The first part of the book is dedicated to the place held by philosophy in the theology of Palamas. His explicit critical stance towards the ancient Greek philosophers notwithstanding, Palamas acknowledges certain positive elements in the Greek philosophical tradition. Secular knowledge is a natural gift supplied by God to all human beings through the possibilities that are inherent in nature, and if properly handled it may indeed lead to a spiritual improvement. His principal concern, however, was to highlight the peculiarity, the novelty, as well as the primacy, in terms of spiritual edification, of Christian theology. The teachings of Christ are not to be seen as an extension of the Greek philosophy, but as something radically new, which necessitates a re-interpretation of human history and a new understanding of human society in the light of Divine Revelation. Under such prism, the meaning of philosophizing and the very notion of truth undergo fundamental remolding. A belief can be judged as true, not in so far as it proceeds from correct logical syllogisms, but in so far as it is testified and verified by the actual life of the living human subject that maintains it. This is why faith is superior to knowledge: faith is a meta-logical activity by which the noetic activity is transended and the preconditions of an actual communion with divinity are actualized.
In the second part of the book, the gnoseological validity of theology is discussed. Palamas does not downplay the significance of empirical knowing, and in his writings it seems that he shows a preference for Aristotelian empiricism over Platonic rationalism. The knowledge of an object has to be firmly grounded on the real nature of this object. Then, due to the synthetic functions of the human mind, this knowledge may be properly articulated and further elaborated. Palamas always emphasizes the limitations of human reasoning and knowing abilities, as for the comprehension of divine mysteries, such as that of the Holy Trinity. The essence of God can neither be named nor defined. We are able to know that the divine essence does exist, but only through its powers and energies. Theological argumentation does not refer to the essence of divinity, but to whatever emanates from the activity of the divine being. The apodictic syllogism, which is based on premises that are universally true, is the type of syllogism that pertains to Christian theology, since the latter has God as its object, an entity the existence of which is necessary, and which always retains its hypostatical attributes. The dialectical syllogism, by contrast, pertains to the examination of entities and situations which are changing, variable, or contingent. Christian theology undertakes an apodictic inquiry in order to render possible a dynamical contemplation of the divine being in its manifestations. In this regard, the author speaks of a ‘Christian transformation’ of Aristotelian thought by Palamas.

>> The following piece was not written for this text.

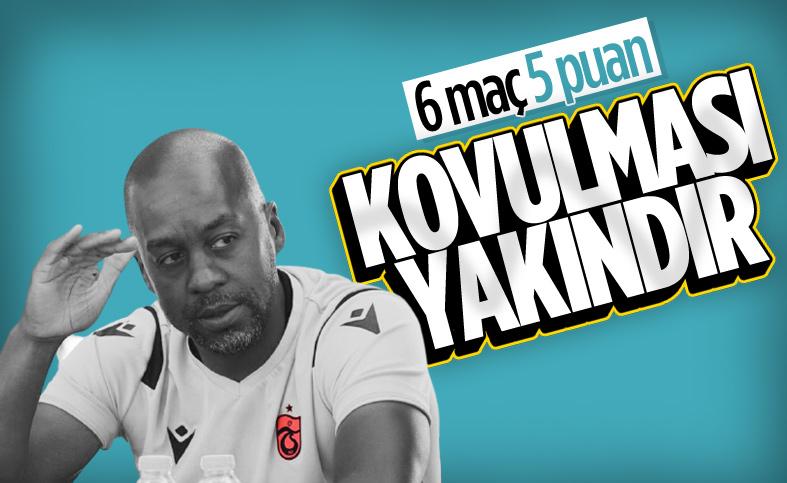 Trabzonspor'da Eddie Newton'un koltuğu tehlikede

The limits of theologizing is the topic examined in the third, and final, part of the book. The divine essence, as for the way in which it can be knowable to the human mind, has an inexaustible number and rhythm of realizations. Theological knowledge is not but an attempt to approach what is impossible to grasp by means of reasoning. The divine light, the light that transforms the human beings, can only be reached through faith.